夫婦別姓――私はそこに昭和の匂いを嗅ぐ。

2021年の衆議院選挙では、新型コロナ対策、経済政策や子育て支援と並んで多様性も論点となった。そこで各党が第一に掲げるのは「夫婦別姓」。続いて「性的マイノリティ」への差別解消である。

もちろん、夫婦別姓という論点が悪いのではない。むしろ、1980年代から続く論争を現代まで積み残していることが問題なのだ。とはいえ、私を含めて夫婦別姓という主張に熱狂する30代は少ない。大学の教室で夫婦別姓を語っても、白けたムードが漂うだけだ。

 

大学生の中のよくできる子たちはレポートに「私はシスでヘテロですが」と書いてくる。“シス”というのは、例えば、身体的に女性で生まれて、それを変更することなく、いま社会的にも女性と認知されている者を指す。“ヘテロ”というのは、例えば、女性が異性である男性を恋愛対象としていることだ。

そんなん、あえていうことじゃないじゃんと思われるかもしれないが、“マジョリティ”に対する“マイノリティ”だけを、“ゲイ”だの“トランスジェンダー”だのと区別するのは、多様性の時代にふさわしくない、“マジョリティ”も“マイノリティ”もない、私もまさしく多様の中の一様であるという考えを表明するために、この大学生は自分を「シスでヘテロ」とあえて自らの性自認・性指向をカミングアウトしているのだ。

なにをいいたいのかというと、そういう子たちに、LGBTという性的“マイノリティ”に対する差別解消法といっても、まして「夫婦別姓」といったところで、それ自体が重要であることは変わりないが、自分たちの理解のその先を、来るべき未来を見せてもらってるという感じがしないのだ。
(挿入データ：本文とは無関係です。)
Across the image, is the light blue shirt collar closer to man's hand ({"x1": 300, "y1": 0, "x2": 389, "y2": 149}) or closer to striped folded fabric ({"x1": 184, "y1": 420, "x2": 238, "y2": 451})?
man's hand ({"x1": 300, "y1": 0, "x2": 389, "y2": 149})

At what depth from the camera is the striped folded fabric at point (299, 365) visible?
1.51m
彼らがアップデートされる速度と、政治がバージョンアップする速さとの間のギャップが半端ない。で、まぁ、正直、(ふる)いから、んでもってちょっとダサいから、大学生の多くは政治には熱狂しないのだと、私は理解している。

(写真:iStock.com/FotoDuets)

そして、それこそが、今回上がったとされる若い世代の投票率がそれより上の世代に比べてそれでも低く、さらに若い世代のリベラル政党支持が少ない理由ではないかと、私は思っている。若者が保守的になったんじゃない。リベラルがモデルチェンジできてないんじゃないか。
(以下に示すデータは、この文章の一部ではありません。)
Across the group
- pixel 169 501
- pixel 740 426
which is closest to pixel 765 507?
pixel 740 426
衆議院議員選挙の翌日、CBCの『ゴゴスマ』という番組で、解説員の石塚元章さんが「立憲民主党の枝野幸男さんの演説スタイルとかって、戦後の市民運動の伝統なんでしょうけど、若い世代からするとちょっと古いみたいですよ」と仰った。

その言葉で、私は腑に落ちた。

「モリカケ問題」と口角から泡を飛ばし、「改憲にNO!」とこぶしを突き上げ、野党合同ヒアリングで官僚を打ちまくる。私たちはそんなものが見たいんじゃない。

もっと等身大の違和感を代弁してほしいのだ。

正直にいえば、私にとっての大問題は、安保じゃない。憲法じゃない。そういう議論は、「これは興味持って然るべき、っていうか興味ない人は勉強不足」みたいな理性的な義務感に訴えるだけで、私の感性はわきたちゃしない。

ただね、私はこの世の中に息苦しさがないではない。30代で未婚の女性は、みな一様に「結婚したくてもできなかったのだ」と決めつけられるのは嫌だ。いくら「私はいま幸せです」と説明しても、「はいはいはい」と笑いに持ってかれるのは嫌だ。めんどくさくなって、とりあえず自虐しとけばいっかと、安易に自分の生き方を貶める私自身が一番嫌。

誰とともに生き、何を人生の糧とし、どう老いていくか――この点に関して人それぞれの考えがあると思う。それなのに、ちゃんと30代までに結婚して、ちゃんと30代のうちに子どもを産んで……。ちゃんと、ちゃんとのマジョリティ的な生き方からはぐれてしまった者に、「結婚しません」と真正面から自分を肯定することなく、搦手(からめて)から自分を笑い飛ばすことを求める――そういう無邪気な押しつけに、私は心底 辟易(へきえき)している。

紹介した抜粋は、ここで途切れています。